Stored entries
---

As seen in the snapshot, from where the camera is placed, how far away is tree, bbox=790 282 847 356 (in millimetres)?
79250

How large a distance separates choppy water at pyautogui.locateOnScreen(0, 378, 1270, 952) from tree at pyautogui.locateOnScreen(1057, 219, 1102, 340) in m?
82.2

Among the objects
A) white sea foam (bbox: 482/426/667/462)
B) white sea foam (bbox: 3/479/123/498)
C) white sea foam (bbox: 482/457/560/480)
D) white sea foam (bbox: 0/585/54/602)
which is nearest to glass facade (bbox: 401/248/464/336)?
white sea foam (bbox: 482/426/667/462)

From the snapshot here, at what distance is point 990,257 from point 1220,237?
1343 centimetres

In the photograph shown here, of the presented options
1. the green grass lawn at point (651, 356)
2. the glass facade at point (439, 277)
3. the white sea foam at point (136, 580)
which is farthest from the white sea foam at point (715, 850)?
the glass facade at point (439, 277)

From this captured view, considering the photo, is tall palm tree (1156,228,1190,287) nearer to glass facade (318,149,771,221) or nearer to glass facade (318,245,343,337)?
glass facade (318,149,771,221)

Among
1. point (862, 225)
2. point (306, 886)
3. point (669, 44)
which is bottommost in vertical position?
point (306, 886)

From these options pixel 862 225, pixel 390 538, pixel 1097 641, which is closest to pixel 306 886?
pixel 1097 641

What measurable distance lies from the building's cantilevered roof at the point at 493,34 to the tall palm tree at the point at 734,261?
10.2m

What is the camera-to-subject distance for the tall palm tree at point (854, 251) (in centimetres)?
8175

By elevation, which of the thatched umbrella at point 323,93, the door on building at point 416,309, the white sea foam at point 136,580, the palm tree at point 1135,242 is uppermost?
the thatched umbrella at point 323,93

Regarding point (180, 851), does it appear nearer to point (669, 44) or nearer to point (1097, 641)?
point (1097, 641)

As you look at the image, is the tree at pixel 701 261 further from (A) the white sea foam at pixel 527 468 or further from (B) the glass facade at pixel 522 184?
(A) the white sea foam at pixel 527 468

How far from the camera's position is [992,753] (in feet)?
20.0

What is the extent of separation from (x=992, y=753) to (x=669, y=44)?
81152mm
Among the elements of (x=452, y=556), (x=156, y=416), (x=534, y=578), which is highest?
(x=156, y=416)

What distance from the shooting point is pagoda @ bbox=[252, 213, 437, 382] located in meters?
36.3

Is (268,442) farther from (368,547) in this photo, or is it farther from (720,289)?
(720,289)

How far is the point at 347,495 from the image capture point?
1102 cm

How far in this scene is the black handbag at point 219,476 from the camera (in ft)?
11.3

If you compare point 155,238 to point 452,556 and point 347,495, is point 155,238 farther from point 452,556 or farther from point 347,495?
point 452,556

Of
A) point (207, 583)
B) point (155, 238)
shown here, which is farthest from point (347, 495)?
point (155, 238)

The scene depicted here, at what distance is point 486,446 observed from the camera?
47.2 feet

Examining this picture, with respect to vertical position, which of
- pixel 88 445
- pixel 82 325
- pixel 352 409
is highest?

---

Written task :: Retype every item above character for character, without any change.

Written response ::
As seen in the snapshot, from where the camera is placed, how far away is tree, bbox=790 282 847 356 (in millimetres)?
79250

How large a distance separates choppy water at pyautogui.locateOnScreen(0, 378, 1270, 952) from tree at pyautogui.locateOnScreen(1057, 219, 1102, 340) in m?
82.2

Among the objects
A) white sea foam (bbox: 482/426/667/462)
B) white sea foam (bbox: 3/479/123/498)
C) white sea foam (bbox: 482/457/560/480)
D) white sea foam (bbox: 0/585/54/602)
which is nearest to glass facade (bbox: 401/248/464/336)?
white sea foam (bbox: 482/426/667/462)

From the snapshot here, at what distance is point 990,257 from point 1220,237?
1343 centimetres

In the photograph shown here, of the presented options
1. the green grass lawn at point (651, 356)
2. the glass facade at point (439, 277)
3. the white sea foam at point (136, 580)
which is farthest from the white sea foam at point (715, 850)?
the glass facade at point (439, 277)

From this captured view, considering the photo, is tall palm tree (1156,228,1190,287) nearer to glass facade (318,149,771,221) or nearer to glass facade (318,245,343,337)?
glass facade (318,149,771,221)

Among
1. point (862, 225)
2. point (306, 886)
3. point (669, 44)
which is bottommost in vertical position?
point (306, 886)

From these options pixel 862 225, pixel 390 538, pixel 1097 641, which is closest to pixel 306 886?
pixel 1097 641

What measurable distance lies from the building's cantilevered roof at the point at 493,34 to the tall palm tree at the point at 734,261?
10.2m

What is the camera-to-subject distance for the tall palm tree at point (854, 251) (in centimetres)?
8175

By elevation, which of the thatched umbrella at point 323,93, the door on building at point 416,309, the white sea foam at point 136,580, the palm tree at point 1135,242 is uppermost?
the thatched umbrella at point 323,93

Regarding point (180, 851), does it appear nearer to point (669, 44) or nearer to point (1097, 641)?
point (1097, 641)

As you look at the image, is the tree at pixel 701 261 further from (A) the white sea foam at pixel 527 468 or further from (B) the glass facade at pixel 522 184?
(A) the white sea foam at pixel 527 468

How far from the camera's position is [992,753] (in feet)?
20.0

What is the extent of separation from (x=992, y=753) to (x=669, y=44)?
81152mm
Among the elements of (x=452, y=556), (x=156, y=416), (x=534, y=578), which is highest?
(x=156, y=416)

What distance from the shooting point is pagoda @ bbox=[252, 213, 437, 382] located in meters?
36.3

Is (268,442) farther from (368,547) in this photo, or is it farther from (720,289)?
(720,289)

How far is the point at 347,495 from the image capture point?
1102 cm

How far in this scene is the black handbag at point 219,476 from the camera (in ft)?
11.3

If you compare point 155,238 to point 452,556 and point 347,495, is point 155,238 farther from point 452,556 or farther from point 347,495?
point 452,556

Of
A) point (207, 583)
B) point (155, 238)
shown here, which is farthest from point (347, 495)?
point (155, 238)

The scene depicted here, at what distance is point 486,446 observed from the camera?
47.2 feet

Examining this picture, with respect to vertical position, which of
- pixel 88 445
- pixel 82 325
- pixel 352 409
is highest?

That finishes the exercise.